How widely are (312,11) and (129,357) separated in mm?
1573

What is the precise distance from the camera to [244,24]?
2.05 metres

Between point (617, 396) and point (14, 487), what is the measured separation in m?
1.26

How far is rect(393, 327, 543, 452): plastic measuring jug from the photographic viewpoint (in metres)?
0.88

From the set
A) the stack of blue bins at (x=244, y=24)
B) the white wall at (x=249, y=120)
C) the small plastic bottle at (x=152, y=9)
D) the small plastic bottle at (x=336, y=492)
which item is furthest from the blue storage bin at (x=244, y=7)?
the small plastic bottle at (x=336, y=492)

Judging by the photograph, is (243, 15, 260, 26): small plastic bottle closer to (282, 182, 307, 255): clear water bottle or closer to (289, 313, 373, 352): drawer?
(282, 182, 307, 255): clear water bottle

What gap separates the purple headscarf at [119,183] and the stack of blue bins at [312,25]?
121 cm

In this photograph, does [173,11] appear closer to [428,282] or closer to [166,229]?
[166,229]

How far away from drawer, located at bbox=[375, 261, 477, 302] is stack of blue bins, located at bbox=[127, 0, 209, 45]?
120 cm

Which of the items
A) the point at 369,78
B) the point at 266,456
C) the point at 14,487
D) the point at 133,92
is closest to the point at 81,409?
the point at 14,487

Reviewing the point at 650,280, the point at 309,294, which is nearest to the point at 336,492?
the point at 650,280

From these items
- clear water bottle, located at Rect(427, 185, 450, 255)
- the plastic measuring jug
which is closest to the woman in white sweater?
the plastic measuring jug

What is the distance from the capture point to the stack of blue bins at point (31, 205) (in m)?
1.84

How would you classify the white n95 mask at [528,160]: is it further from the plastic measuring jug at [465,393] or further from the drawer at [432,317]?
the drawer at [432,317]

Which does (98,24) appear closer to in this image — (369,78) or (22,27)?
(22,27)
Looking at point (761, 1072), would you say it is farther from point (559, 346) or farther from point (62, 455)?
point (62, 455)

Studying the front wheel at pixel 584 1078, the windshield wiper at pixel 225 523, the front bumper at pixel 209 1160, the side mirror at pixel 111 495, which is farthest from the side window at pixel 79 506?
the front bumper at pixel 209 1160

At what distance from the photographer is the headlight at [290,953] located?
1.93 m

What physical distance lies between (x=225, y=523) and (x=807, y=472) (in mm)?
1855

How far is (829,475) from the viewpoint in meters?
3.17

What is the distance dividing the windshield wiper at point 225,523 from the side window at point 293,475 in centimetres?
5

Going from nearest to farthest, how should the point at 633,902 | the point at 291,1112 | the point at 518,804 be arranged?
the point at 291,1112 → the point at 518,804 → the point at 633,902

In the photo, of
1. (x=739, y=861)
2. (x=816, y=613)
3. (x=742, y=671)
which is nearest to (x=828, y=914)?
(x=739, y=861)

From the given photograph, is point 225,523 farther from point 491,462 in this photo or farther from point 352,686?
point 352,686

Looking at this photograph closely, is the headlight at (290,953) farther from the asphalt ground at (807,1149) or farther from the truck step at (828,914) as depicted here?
********
#### What to produce:
Copy out all of the entries above, swapping every "windshield wiper" for "wiper blade" and changing nothing else.

#### Reply:
How widely are (312,11) and (129,357) separated in mm?
1573

What is the precise distance from the camera to [244,24]?
2.05 metres

Between point (617, 396) and point (14, 487), what is the measured separation in m?
1.26

How far is rect(393, 327, 543, 452): plastic measuring jug from the photographic viewpoint (in metres)?
0.88

From the set
A) the stack of blue bins at (x=244, y=24)
B) the white wall at (x=249, y=120)
C) the small plastic bottle at (x=152, y=9)
D) the small plastic bottle at (x=336, y=492)
which item is furthest from the blue storage bin at (x=244, y=7)?
the small plastic bottle at (x=336, y=492)

Judging by the photograph, is (243, 15, 260, 26): small plastic bottle closer to (282, 182, 307, 255): clear water bottle or closer to (289, 313, 373, 352): drawer?
(282, 182, 307, 255): clear water bottle

What gap separates the purple headscarf at [119,183] and the stack of blue bins at [312,25]?
121 cm

In this photograph, does [173,11] appear closer to [428,282] or closer to [166,229]?
[166,229]

How far away from drawer, located at bbox=[375, 261, 477, 302] is stack of blue bins, located at bbox=[127, 0, 209, 45]?
120 cm

Which of the items
A) the point at 369,78
B) the point at 266,456
C) the point at 14,487
D) the point at 133,92
is closest to the point at 81,409?
the point at 14,487

Reviewing the point at 650,280, the point at 309,294, which is nearest to the point at 336,492?
the point at 650,280

From these items
- clear water bottle, located at Rect(427, 185, 450, 255)
- the plastic measuring jug
which is closest to the woman in white sweater?
the plastic measuring jug

What is the distance from the capture point to the stack of blue bins at point (31, 205) (in m)?
1.84

How would you classify the white n95 mask at [528,160]: is it further from the plastic measuring jug at [465,393] or further from the drawer at [432,317]?
the drawer at [432,317]

Which does (98,24) appear closer to in this image — (369,78) or (22,27)?
(22,27)
Looking at point (761, 1072), would you say it is farther from point (559, 346) or farther from point (62, 455)?
point (62, 455)

Studying the front wheel at pixel 584 1078, the wiper blade at pixel 225 523, the front bumper at pixel 209 1160, the side mirror at pixel 111 495, which is farthest from the side window at pixel 79 506?
the front bumper at pixel 209 1160

At what distance from the photographer is the headlight at [290,953] located?
1.93 m

What physical distance lies between (x=225, y=523) and (x=807, y=472) (in mm)?
1855

How far is (829,475) from the viewpoint in meters?
3.17

What is the distance dividing the wiper blade at point 225,523 from the side window at point 293,475 in centimetres?
5

Going from nearest to farthest, how should the point at 633,902 | the point at 291,1112 | the point at 518,804 be arranged?
the point at 291,1112 → the point at 518,804 → the point at 633,902

In the photo, of
1. (x=739, y=861)
2. (x=816, y=613)
3. (x=742, y=671)
which is nearest to (x=828, y=914)?
(x=739, y=861)

From the given photograph, is point 225,523 farther from point 491,462 in this photo or farther from point 352,686?
point 352,686

Looking at this photograph closely, is the headlight at (290,953) farther from the asphalt ground at (807,1149) or farther from the truck step at (828,914) as depicted here?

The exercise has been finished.